The well-known activist shareholder Evelyn Davis, who calls herself the "Queen of the Corporate Jungle," spoke in Lewis' defense, at one point approaching the CEO at the podium to embrace and kiss him. She called critics a bunch of "Johnny Come Latelies who really know nothing about the company."
Lewis, in another effort to defend the decision to buy Merrill, said that while he considered invoking a material inverse clause, or MAC, to walk away from the Merrill deal, he ultimately decided it was "not in the best interest of the shareholders."
His statement also addressed criticism stemming from the release last week of testimony before investigators in New York Attorney General Andrew Cuomo's office, in which Lewis said he was pressured by
Chairman Ben Bernanke, and then-Treasury Secretary Henry Paulson to complete the
Lewis indicated to the investigators that Bernanke and Paulson said BofA would have to complete the deal to support the financial system and broader economy. Some investors felt BofA leadership had shirked its duty to protect shareholder value. Lewis said the deal was not completed out of an "inflated sense of altruism or patriotism at the expense of shareholders."
"My view is that for the largest bank in the country, there is little difference between our shareholders' interest and our country's interest," Lewis said.
He added that while BofA shares have lost significant value, the Merrill acquisition is not the sole cause of the stock slump.
"To think that without Merrill that our stock price and dividend would be where it was in September is terribly mistaken," he said, noting that Merrill contributed $3.7 billion to BofA's first-quarter bottom line.
Still, BofA received an additional $20 billion to cover Merrill's losses, giving the government an expanded stake and effectively placing the bank in the same league as troubled competitor Citigroup, at least in the public eye. Details of neither Merrill's deteriorating loan portfolio --which caused over $15 billion in fourth-quarter losses -- nor the $3.6 billion in bonuses it distributed for 2008 were disclosed to shareholders before they approved the deal.
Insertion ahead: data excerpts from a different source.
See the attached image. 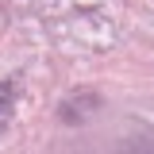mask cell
<instances>
[{
	"label": "cell",
	"instance_id": "obj_1",
	"mask_svg": "<svg viewBox=\"0 0 154 154\" xmlns=\"http://www.w3.org/2000/svg\"><path fill=\"white\" fill-rule=\"evenodd\" d=\"M16 108V81H0V116Z\"/></svg>",
	"mask_w": 154,
	"mask_h": 154
}]
</instances>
The Merrill deal also opened BofA up to public angst over bonuses distributed at the struggling investment bank immediately before it was acquired, as well as lawsuits and an investigation by Cuomo. Those woes come on top of issues in Bank of America's own legacy assets, which stand to weaken if unemployment sails higher and the economy continues to worsen.
While the company topped expectations with a
first-quarter profit of $4.2 billion, it also set aside $13.4 billion for near-term credit losses. BofA still holds nearly $70 billion in "key capital-markets risk exposures" from Merrill Lynch, like super-senior collateralized debt obligations, or CDOs, and credit default swaps, or CDS.
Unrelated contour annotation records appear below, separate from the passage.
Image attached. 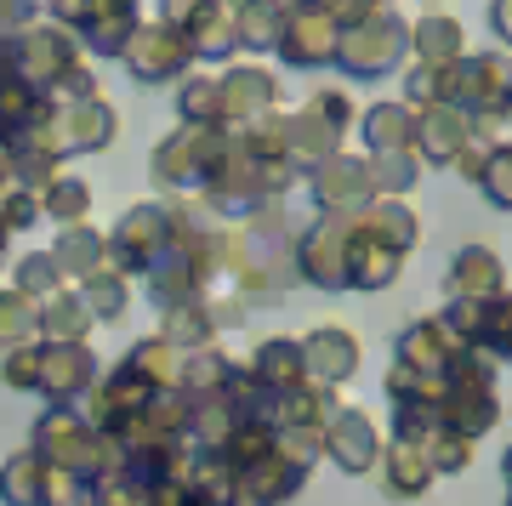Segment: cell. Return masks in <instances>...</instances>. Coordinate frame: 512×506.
<instances>
[{
	"mask_svg": "<svg viewBox=\"0 0 512 506\" xmlns=\"http://www.w3.org/2000/svg\"><path fill=\"white\" fill-rule=\"evenodd\" d=\"M399 0H319V12H325L336 29H353V23L376 18V12H393Z\"/></svg>",
	"mask_w": 512,
	"mask_h": 506,
	"instance_id": "obj_46",
	"label": "cell"
},
{
	"mask_svg": "<svg viewBox=\"0 0 512 506\" xmlns=\"http://www.w3.org/2000/svg\"><path fill=\"white\" fill-rule=\"evenodd\" d=\"M74 290H80V302L92 308L97 325H114V319H126V308H131V279L126 273H114V268L92 273L86 285H74Z\"/></svg>",
	"mask_w": 512,
	"mask_h": 506,
	"instance_id": "obj_37",
	"label": "cell"
},
{
	"mask_svg": "<svg viewBox=\"0 0 512 506\" xmlns=\"http://www.w3.org/2000/svg\"><path fill=\"white\" fill-rule=\"evenodd\" d=\"M285 18H291V6H285V0H251V6L234 18V46H239V52H251V57L274 52Z\"/></svg>",
	"mask_w": 512,
	"mask_h": 506,
	"instance_id": "obj_33",
	"label": "cell"
},
{
	"mask_svg": "<svg viewBox=\"0 0 512 506\" xmlns=\"http://www.w3.org/2000/svg\"><path fill=\"white\" fill-rule=\"evenodd\" d=\"M439 319L490 364H512V290H501L495 302H450Z\"/></svg>",
	"mask_w": 512,
	"mask_h": 506,
	"instance_id": "obj_12",
	"label": "cell"
},
{
	"mask_svg": "<svg viewBox=\"0 0 512 506\" xmlns=\"http://www.w3.org/2000/svg\"><path fill=\"white\" fill-rule=\"evenodd\" d=\"M251 376L262 381V387H274V393H296L302 381H313L308 376V353H302L296 336H268V342H256Z\"/></svg>",
	"mask_w": 512,
	"mask_h": 506,
	"instance_id": "obj_30",
	"label": "cell"
},
{
	"mask_svg": "<svg viewBox=\"0 0 512 506\" xmlns=\"http://www.w3.org/2000/svg\"><path fill=\"white\" fill-rule=\"evenodd\" d=\"M501 484L512 489V444H507V455H501Z\"/></svg>",
	"mask_w": 512,
	"mask_h": 506,
	"instance_id": "obj_51",
	"label": "cell"
},
{
	"mask_svg": "<svg viewBox=\"0 0 512 506\" xmlns=\"http://www.w3.org/2000/svg\"><path fill=\"white\" fill-rule=\"evenodd\" d=\"M92 308L80 302V290L63 285L57 296H46L40 302V342H86L92 336Z\"/></svg>",
	"mask_w": 512,
	"mask_h": 506,
	"instance_id": "obj_31",
	"label": "cell"
},
{
	"mask_svg": "<svg viewBox=\"0 0 512 506\" xmlns=\"http://www.w3.org/2000/svg\"><path fill=\"white\" fill-rule=\"evenodd\" d=\"M404 273V256L370 239L359 222H348V290H387Z\"/></svg>",
	"mask_w": 512,
	"mask_h": 506,
	"instance_id": "obj_28",
	"label": "cell"
},
{
	"mask_svg": "<svg viewBox=\"0 0 512 506\" xmlns=\"http://www.w3.org/2000/svg\"><path fill=\"white\" fill-rule=\"evenodd\" d=\"M484 199L490 205H501V211H512V126H507V137H501V148H495V160H490V171H484Z\"/></svg>",
	"mask_w": 512,
	"mask_h": 506,
	"instance_id": "obj_44",
	"label": "cell"
},
{
	"mask_svg": "<svg viewBox=\"0 0 512 506\" xmlns=\"http://www.w3.org/2000/svg\"><path fill=\"white\" fill-rule=\"evenodd\" d=\"M177 120L183 126H211L222 131V86H217V69H188L177 80Z\"/></svg>",
	"mask_w": 512,
	"mask_h": 506,
	"instance_id": "obj_32",
	"label": "cell"
},
{
	"mask_svg": "<svg viewBox=\"0 0 512 506\" xmlns=\"http://www.w3.org/2000/svg\"><path fill=\"white\" fill-rule=\"evenodd\" d=\"M131 6H137V0H131Z\"/></svg>",
	"mask_w": 512,
	"mask_h": 506,
	"instance_id": "obj_56",
	"label": "cell"
},
{
	"mask_svg": "<svg viewBox=\"0 0 512 506\" xmlns=\"http://www.w3.org/2000/svg\"><path fill=\"white\" fill-rule=\"evenodd\" d=\"M353 222H359L370 239H382L387 251H399V256H410L421 245V217H416L410 199H370Z\"/></svg>",
	"mask_w": 512,
	"mask_h": 506,
	"instance_id": "obj_29",
	"label": "cell"
},
{
	"mask_svg": "<svg viewBox=\"0 0 512 506\" xmlns=\"http://www.w3.org/2000/svg\"><path fill=\"white\" fill-rule=\"evenodd\" d=\"M467 353V342H456V330L444 325L439 313L433 319H416V325L399 330V342H393V364H404L410 376L421 381H444V370Z\"/></svg>",
	"mask_w": 512,
	"mask_h": 506,
	"instance_id": "obj_17",
	"label": "cell"
},
{
	"mask_svg": "<svg viewBox=\"0 0 512 506\" xmlns=\"http://www.w3.org/2000/svg\"><path fill=\"white\" fill-rule=\"evenodd\" d=\"M12 290L18 296H29V302H46V296H57L63 290V273H57V262H52V251H29V256H18L12 262Z\"/></svg>",
	"mask_w": 512,
	"mask_h": 506,
	"instance_id": "obj_40",
	"label": "cell"
},
{
	"mask_svg": "<svg viewBox=\"0 0 512 506\" xmlns=\"http://www.w3.org/2000/svg\"><path fill=\"white\" fill-rule=\"evenodd\" d=\"M211 6H222V12H228V18H239V12H245V6H251V0H211Z\"/></svg>",
	"mask_w": 512,
	"mask_h": 506,
	"instance_id": "obj_50",
	"label": "cell"
},
{
	"mask_svg": "<svg viewBox=\"0 0 512 506\" xmlns=\"http://www.w3.org/2000/svg\"><path fill=\"white\" fill-rule=\"evenodd\" d=\"M404 103L410 109H433V103H444V69H427V63H404Z\"/></svg>",
	"mask_w": 512,
	"mask_h": 506,
	"instance_id": "obj_43",
	"label": "cell"
},
{
	"mask_svg": "<svg viewBox=\"0 0 512 506\" xmlns=\"http://www.w3.org/2000/svg\"><path fill=\"white\" fill-rule=\"evenodd\" d=\"M0 501L6 506H86V489L69 484L57 467H46L35 450H18L0 461Z\"/></svg>",
	"mask_w": 512,
	"mask_h": 506,
	"instance_id": "obj_11",
	"label": "cell"
},
{
	"mask_svg": "<svg viewBox=\"0 0 512 506\" xmlns=\"http://www.w3.org/2000/svg\"><path fill=\"white\" fill-rule=\"evenodd\" d=\"M217 86H222V131H245L251 120H262L285 103V86L262 63H228L217 74Z\"/></svg>",
	"mask_w": 512,
	"mask_h": 506,
	"instance_id": "obj_14",
	"label": "cell"
},
{
	"mask_svg": "<svg viewBox=\"0 0 512 506\" xmlns=\"http://www.w3.org/2000/svg\"><path fill=\"white\" fill-rule=\"evenodd\" d=\"M0 188H12V171H6V148H0Z\"/></svg>",
	"mask_w": 512,
	"mask_h": 506,
	"instance_id": "obj_52",
	"label": "cell"
},
{
	"mask_svg": "<svg viewBox=\"0 0 512 506\" xmlns=\"http://www.w3.org/2000/svg\"><path fill=\"white\" fill-rule=\"evenodd\" d=\"M444 103L467 114L473 131L507 137V126H512V57L501 46H484V52H467L461 63H450L444 69Z\"/></svg>",
	"mask_w": 512,
	"mask_h": 506,
	"instance_id": "obj_2",
	"label": "cell"
},
{
	"mask_svg": "<svg viewBox=\"0 0 512 506\" xmlns=\"http://www.w3.org/2000/svg\"><path fill=\"white\" fill-rule=\"evenodd\" d=\"M86 506H160V489L143 484L131 467H114L86 489Z\"/></svg>",
	"mask_w": 512,
	"mask_h": 506,
	"instance_id": "obj_38",
	"label": "cell"
},
{
	"mask_svg": "<svg viewBox=\"0 0 512 506\" xmlns=\"http://www.w3.org/2000/svg\"><path fill=\"white\" fill-rule=\"evenodd\" d=\"M29 137L63 165V160H74V154H103V148L120 137V114H114L103 97H92V103H57V109L46 114V126L29 131Z\"/></svg>",
	"mask_w": 512,
	"mask_h": 506,
	"instance_id": "obj_8",
	"label": "cell"
},
{
	"mask_svg": "<svg viewBox=\"0 0 512 506\" xmlns=\"http://www.w3.org/2000/svg\"><path fill=\"white\" fill-rule=\"evenodd\" d=\"M6 239H12V234H6V228H0V262H6Z\"/></svg>",
	"mask_w": 512,
	"mask_h": 506,
	"instance_id": "obj_53",
	"label": "cell"
},
{
	"mask_svg": "<svg viewBox=\"0 0 512 506\" xmlns=\"http://www.w3.org/2000/svg\"><path fill=\"white\" fill-rule=\"evenodd\" d=\"M0 387H12V393H35L40 387V342L6 347V353H0Z\"/></svg>",
	"mask_w": 512,
	"mask_h": 506,
	"instance_id": "obj_42",
	"label": "cell"
},
{
	"mask_svg": "<svg viewBox=\"0 0 512 506\" xmlns=\"http://www.w3.org/2000/svg\"><path fill=\"white\" fill-rule=\"evenodd\" d=\"M52 262H57V273H63V285H86L92 273L109 268V234H97L92 222L57 228V239H52Z\"/></svg>",
	"mask_w": 512,
	"mask_h": 506,
	"instance_id": "obj_26",
	"label": "cell"
},
{
	"mask_svg": "<svg viewBox=\"0 0 512 506\" xmlns=\"http://www.w3.org/2000/svg\"><path fill=\"white\" fill-rule=\"evenodd\" d=\"M308 194H313V211L319 217H359L370 199H376V188H370V160L365 154H336V160H325L319 171L308 177Z\"/></svg>",
	"mask_w": 512,
	"mask_h": 506,
	"instance_id": "obj_13",
	"label": "cell"
},
{
	"mask_svg": "<svg viewBox=\"0 0 512 506\" xmlns=\"http://www.w3.org/2000/svg\"><path fill=\"white\" fill-rule=\"evenodd\" d=\"M507 290V268L490 245H461L444 268V296L450 302H495Z\"/></svg>",
	"mask_w": 512,
	"mask_h": 506,
	"instance_id": "obj_20",
	"label": "cell"
},
{
	"mask_svg": "<svg viewBox=\"0 0 512 506\" xmlns=\"http://www.w3.org/2000/svg\"><path fill=\"white\" fill-rule=\"evenodd\" d=\"M507 506H512V489H507Z\"/></svg>",
	"mask_w": 512,
	"mask_h": 506,
	"instance_id": "obj_55",
	"label": "cell"
},
{
	"mask_svg": "<svg viewBox=\"0 0 512 506\" xmlns=\"http://www.w3.org/2000/svg\"><path fill=\"white\" fill-rule=\"evenodd\" d=\"M421 444H427V455H433V472H439V478H456V472L473 467V438L450 433V427H433Z\"/></svg>",
	"mask_w": 512,
	"mask_h": 506,
	"instance_id": "obj_41",
	"label": "cell"
},
{
	"mask_svg": "<svg viewBox=\"0 0 512 506\" xmlns=\"http://www.w3.org/2000/svg\"><path fill=\"white\" fill-rule=\"evenodd\" d=\"M490 29H495V46L512 52V0H490Z\"/></svg>",
	"mask_w": 512,
	"mask_h": 506,
	"instance_id": "obj_49",
	"label": "cell"
},
{
	"mask_svg": "<svg viewBox=\"0 0 512 506\" xmlns=\"http://www.w3.org/2000/svg\"><path fill=\"white\" fill-rule=\"evenodd\" d=\"M205 6H211V0H160V12H154V18H160V23H177V29H188V23L205 12Z\"/></svg>",
	"mask_w": 512,
	"mask_h": 506,
	"instance_id": "obj_47",
	"label": "cell"
},
{
	"mask_svg": "<svg viewBox=\"0 0 512 506\" xmlns=\"http://www.w3.org/2000/svg\"><path fill=\"white\" fill-rule=\"evenodd\" d=\"M40 12H29V6H18V0H0V40H12L23 29V23H35Z\"/></svg>",
	"mask_w": 512,
	"mask_h": 506,
	"instance_id": "obj_48",
	"label": "cell"
},
{
	"mask_svg": "<svg viewBox=\"0 0 512 506\" xmlns=\"http://www.w3.org/2000/svg\"><path fill=\"white\" fill-rule=\"evenodd\" d=\"M370 160V188L376 199H410V188L421 182L427 165L416 160V148H399V154H365Z\"/></svg>",
	"mask_w": 512,
	"mask_h": 506,
	"instance_id": "obj_36",
	"label": "cell"
},
{
	"mask_svg": "<svg viewBox=\"0 0 512 506\" xmlns=\"http://www.w3.org/2000/svg\"><path fill=\"white\" fill-rule=\"evenodd\" d=\"M86 63V52H80V40L63 29V23L52 18H35V23H23L18 35L6 40V69L23 74L35 91H46L52 97L63 80H69L74 69Z\"/></svg>",
	"mask_w": 512,
	"mask_h": 506,
	"instance_id": "obj_5",
	"label": "cell"
},
{
	"mask_svg": "<svg viewBox=\"0 0 512 506\" xmlns=\"http://www.w3.org/2000/svg\"><path fill=\"white\" fill-rule=\"evenodd\" d=\"M29 450L46 461V467H57L69 484L92 489L103 472L120 467V450H114V438H103L92 427V421L80 416L74 404H46L35 421V433H29Z\"/></svg>",
	"mask_w": 512,
	"mask_h": 506,
	"instance_id": "obj_1",
	"label": "cell"
},
{
	"mask_svg": "<svg viewBox=\"0 0 512 506\" xmlns=\"http://www.w3.org/2000/svg\"><path fill=\"white\" fill-rule=\"evenodd\" d=\"M183 35H188V46H194V63H200V69H217V63H228V57L239 52L234 46V18H228L222 6H205Z\"/></svg>",
	"mask_w": 512,
	"mask_h": 506,
	"instance_id": "obj_34",
	"label": "cell"
},
{
	"mask_svg": "<svg viewBox=\"0 0 512 506\" xmlns=\"http://www.w3.org/2000/svg\"><path fill=\"white\" fill-rule=\"evenodd\" d=\"M35 222H40V194H29V188H0V228L6 234H23Z\"/></svg>",
	"mask_w": 512,
	"mask_h": 506,
	"instance_id": "obj_45",
	"label": "cell"
},
{
	"mask_svg": "<svg viewBox=\"0 0 512 506\" xmlns=\"http://www.w3.org/2000/svg\"><path fill=\"white\" fill-rule=\"evenodd\" d=\"M137 6L131 0H97L92 6V18L74 29V40H80V52L86 57H126V46H131V35H137Z\"/></svg>",
	"mask_w": 512,
	"mask_h": 506,
	"instance_id": "obj_23",
	"label": "cell"
},
{
	"mask_svg": "<svg viewBox=\"0 0 512 506\" xmlns=\"http://www.w3.org/2000/svg\"><path fill=\"white\" fill-rule=\"evenodd\" d=\"M97 353L86 342H40V387L46 404H80L97 387Z\"/></svg>",
	"mask_w": 512,
	"mask_h": 506,
	"instance_id": "obj_15",
	"label": "cell"
},
{
	"mask_svg": "<svg viewBox=\"0 0 512 506\" xmlns=\"http://www.w3.org/2000/svg\"><path fill=\"white\" fill-rule=\"evenodd\" d=\"M473 137V120L450 103H433V109H416V160L450 171V160L461 154V143Z\"/></svg>",
	"mask_w": 512,
	"mask_h": 506,
	"instance_id": "obj_22",
	"label": "cell"
},
{
	"mask_svg": "<svg viewBox=\"0 0 512 506\" xmlns=\"http://www.w3.org/2000/svg\"><path fill=\"white\" fill-rule=\"evenodd\" d=\"M461 57H467V29H461L456 12H421V18H410V63L450 69Z\"/></svg>",
	"mask_w": 512,
	"mask_h": 506,
	"instance_id": "obj_25",
	"label": "cell"
},
{
	"mask_svg": "<svg viewBox=\"0 0 512 506\" xmlns=\"http://www.w3.org/2000/svg\"><path fill=\"white\" fill-rule=\"evenodd\" d=\"M382 433H376V421L359 410V404H342L325 427V455L336 472H348V478H365V472L382 467Z\"/></svg>",
	"mask_w": 512,
	"mask_h": 506,
	"instance_id": "obj_16",
	"label": "cell"
},
{
	"mask_svg": "<svg viewBox=\"0 0 512 506\" xmlns=\"http://www.w3.org/2000/svg\"><path fill=\"white\" fill-rule=\"evenodd\" d=\"M359 137H365V154H399V148H416V109L404 97H382L359 114Z\"/></svg>",
	"mask_w": 512,
	"mask_h": 506,
	"instance_id": "obj_27",
	"label": "cell"
},
{
	"mask_svg": "<svg viewBox=\"0 0 512 506\" xmlns=\"http://www.w3.org/2000/svg\"><path fill=\"white\" fill-rule=\"evenodd\" d=\"M0 74H6V40H0Z\"/></svg>",
	"mask_w": 512,
	"mask_h": 506,
	"instance_id": "obj_54",
	"label": "cell"
},
{
	"mask_svg": "<svg viewBox=\"0 0 512 506\" xmlns=\"http://www.w3.org/2000/svg\"><path fill=\"white\" fill-rule=\"evenodd\" d=\"M57 103L46 97V91H35L23 74H0V148H12V143H23L29 131H40L46 126V114H52Z\"/></svg>",
	"mask_w": 512,
	"mask_h": 506,
	"instance_id": "obj_24",
	"label": "cell"
},
{
	"mask_svg": "<svg viewBox=\"0 0 512 506\" xmlns=\"http://www.w3.org/2000/svg\"><path fill=\"white\" fill-rule=\"evenodd\" d=\"M131 69L137 86H171V80H183L188 69H200L194 63V46L177 23H160V18H143L137 23V35H131L126 57H120Z\"/></svg>",
	"mask_w": 512,
	"mask_h": 506,
	"instance_id": "obj_9",
	"label": "cell"
},
{
	"mask_svg": "<svg viewBox=\"0 0 512 506\" xmlns=\"http://www.w3.org/2000/svg\"><path fill=\"white\" fill-rule=\"evenodd\" d=\"M336 46H342V29L325 12H291L279 29L274 57L285 69H336Z\"/></svg>",
	"mask_w": 512,
	"mask_h": 506,
	"instance_id": "obj_18",
	"label": "cell"
},
{
	"mask_svg": "<svg viewBox=\"0 0 512 506\" xmlns=\"http://www.w3.org/2000/svg\"><path fill=\"white\" fill-rule=\"evenodd\" d=\"M171 239H177V217H171V205L143 199V205H131L126 217L109 228V268L126 273V279H148V268L171 251Z\"/></svg>",
	"mask_w": 512,
	"mask_h": 506,
	"instance_id": "obj_7",
	"label": "cell"
},
{
	"mask_svg": "<svg viewBox=\"0 0 512 506\" xmlns=\"http://www.w3.org/2000/svg\"><path fill=\"white\" fill-rule=\"evenodd\" d=\"M222 148H228V131H211V126H177L171 137L154 143L148 154V177L160 194H200L205 177H211V165L222 160Z\"/></svg>",
	"mask_w": 512,
	"mask_h": 506,
	"instance_id": "obj_6",
	"label": "cell"
},
{
	"mask_svg": "<svg viewBox=\"0 0 512 506\" xmlns=\"http://www.w3.org/2000/svg\"><path fill=\"white\" fill-rule=\"evenodd\" d=\"M353 222V217H348ZM348 222L342 217H319L313 228H302L296 234V279L302 285H319V290H348Z\"/></svg>",
	"mask_w": 512,
	"mask_h": 506,
	"instance_id": "obj_10",
	"label": "cell"
},
{
	"mask_svg": "<svg viewBox=\"0 0 512 506\" xmlns=\"http://www.w3.org/2000/svg\"><path fill=\"white\" fill-rule=\"evenodd\" d=\"M382 495L393 506H404V501H421L427 489L439 484V472H433V455H427V444L421 438H393L382 450Z\"/></svg>",
	"mask_w": 512,
	"mask_h": 506,
	"instance_id": "obj_19",
	"label": "cell"
},
{
	"mask_svg": "<svg viewBox=\"0 0 512 506\" xmlns=\"http://www.w3.org/2000/svg\"><path fill=\"white\" fill-rule=\"evenodd\" d=\"M29 342H40V308L6 285L0 290V353L6 347H29Z\"/></svg>",
	"mask_w": 512,
	"mask_h": 506,
	"instance_id": "obj_39",
	"label": "cell"
},
{
	"mask_svg": "<svg viewBox=\"0 0 512 506\" xmlns=\"http://www.w3.org/2000/svg\"><path fill=\"white\" fill-rule=\"evenodd\" d=\"M404 63H410V18H404L399 6L342 29L336 69L348 74V80H387V74H399Z\"/></svg>",
	"mask_w": 512,
	"mask_h": 506,
	"instance_id": "obj_4",
	"label": "cell"
},
{
	"mask_svg": "<svg viewBox=\"0 0 512 506\" xmlns=\"http://www.w3.org/2000/svg\"><path fill=\"white\" fill-rule=\"evenodd\" d=\"M302 353H308V376L319 387H342V381L359 376V336L348 325H319L302 336Z\"/></svg>",
	"mask_w": 512,
	"mask_h": 506,
	"instance_id": "obj_21",
	"label": "cell"
},
{
	"mask_svg": "<svg viewBox=\"0 0 512 506\" xmlns=\"http://www.w3.org/2000/svg\"><path fill=\"white\" fill-rule=\"evenodd\" d=\"M353 131H359L353 97L342 86H319L308 103L291 114V165L302 171V177H313L325 160H336V154L348 148Z\"/></svg>",
	"mask_w": 512,
	"mask_h": 506,
	"instance_id": "obj_3",
	"label": "cell"
},
{
	"mask_svg": "<svg viewBox=\"0 0 512 506\" xmlns=\"http://www.w3.org/2000/svg\"><path fill=\"white\" fill-rule=\"evenodd\" d=\"M40 217L57 222V228H74V222L92 217V182L74 177V171H57L52 188L40 194Z\"/></svg>",
	"mask_w": 512,
	"mask_h": 506,
	"instance_id": "obj_35",
	"label": "cell"
}]
</instances>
Though none besides the chairman-CEO split were approved, some other shareholder proposals touched on hot-button issues and received relatively strong support. A proposal for special stockholder meetings received 49.4% of votes in favor, an executive compensation advisory proposal won 40.1% in favor, a cumulative voting proposal won 37.8%, a proposal on predatory credit card practices won 33.4% and a proposal on limiting executive compensation won 26.8%.
By comparison, a proposal on disclosure of government employment garnered just 7.8% of votes in favor, and one on health-care reform received just 7.5% of votes in support.
Staff reporter Ted Reed in Charlotte, N.C. contributed to this report.